Nous chercherons également à améliorer et à étendre les mesures d'adaptation aux effets croissants du réchauffement climatique, même si les limites de ce qui est réalisables ne sont pas très claires. Enfin, nous examinerons les recherches sur les méthodes de réflexion de la lumière solaire, une technique destinée à renvoyer dans l'espace une petite partie du rayonnement solaire entrant. Cette option paraît réaliste, mais présenterait des risques à l'échelle de la planète, ce qui implique d'importants défis de gouvernance.
Nous allons présenter pour la première fois toutes ces options dans un document pour peser leurs avantages et leurs inconvénients, et recommander une stratégie intégrée reposant sur une évaluation scientifique indépendante et la consultation des parties prenantes. Notre stratégie de réduction des risques face au dépassement climatique devra être efficace, basée sur les meilleures données factuelles disponibles, éthique, équitable et respectueuse du droit international. A cette 11ième heure, avant de faire un choix, nous devons étudier en profondeur toutes les options qui s'offrent à nous.

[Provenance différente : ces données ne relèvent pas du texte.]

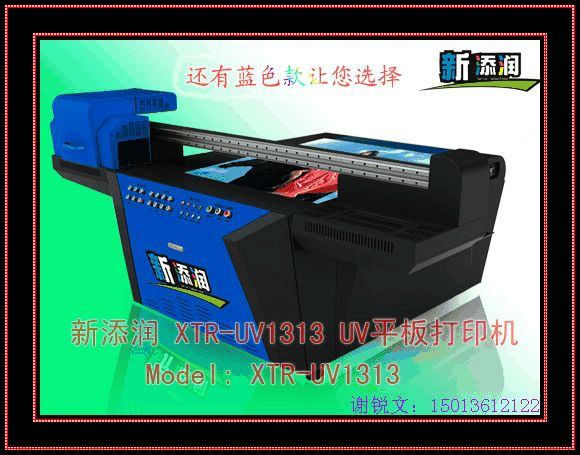 日本精工255 12PL打印头UV玻璃喷绘机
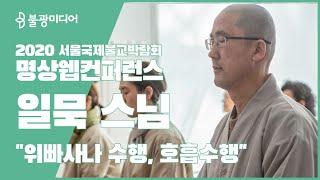 Download lagu 호흡수행, 명상 웹컨퍼런스 '위빠사나 수행' - 일묵 스님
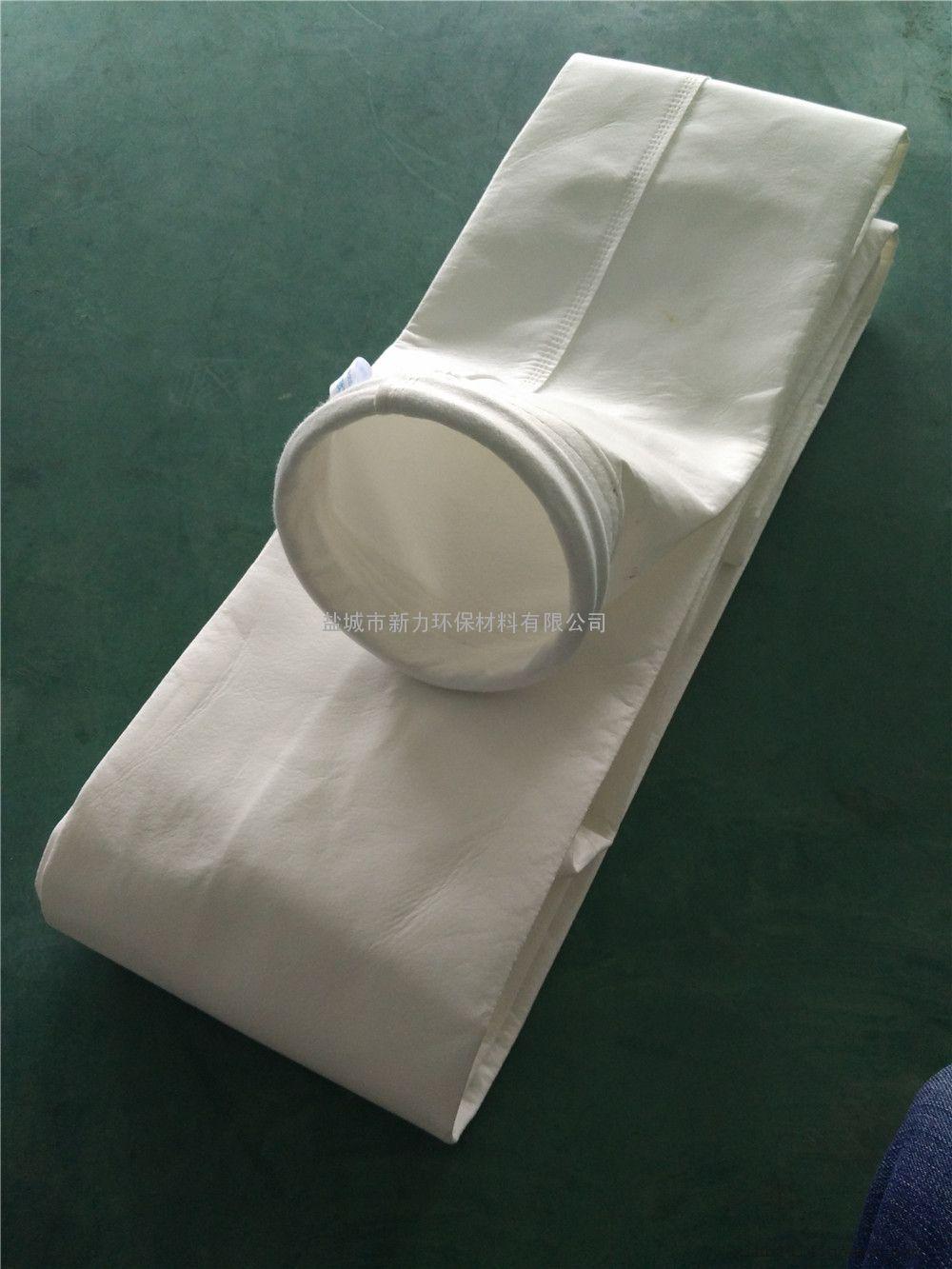 水煤浆烘干机除尘布袋收尘袋厂家新力环保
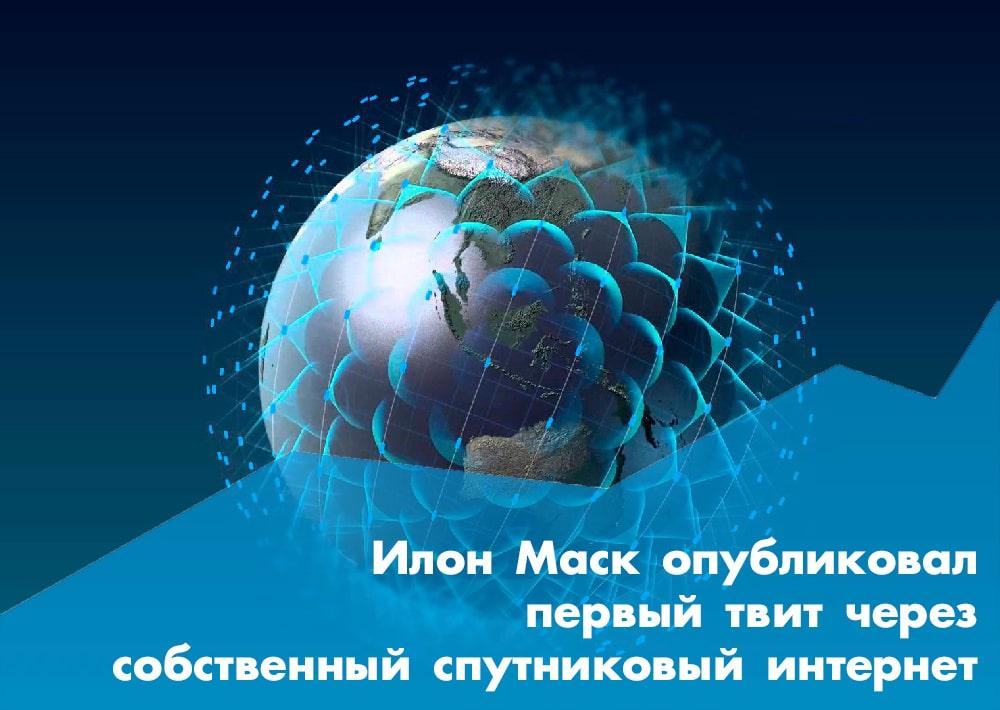 Илон Маск успешно протестировал собственный спутниковый интернет Starlink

Il est tragique d'avoir à nous confronter aux effets d'une action insuffisante et en conséquence d'avoir à entreprendre cet effort. Mais nous avons la responsabilité impérieuse de nous y préparer au cas où nous ne parviendrions pas à atteindre les objectifs de l'accord de Paris. C'est pourquoi nous devons envisager toutes les mesures susceptibles de minimiser les dommages et les souffrances infligées à la planète et à ses habitants.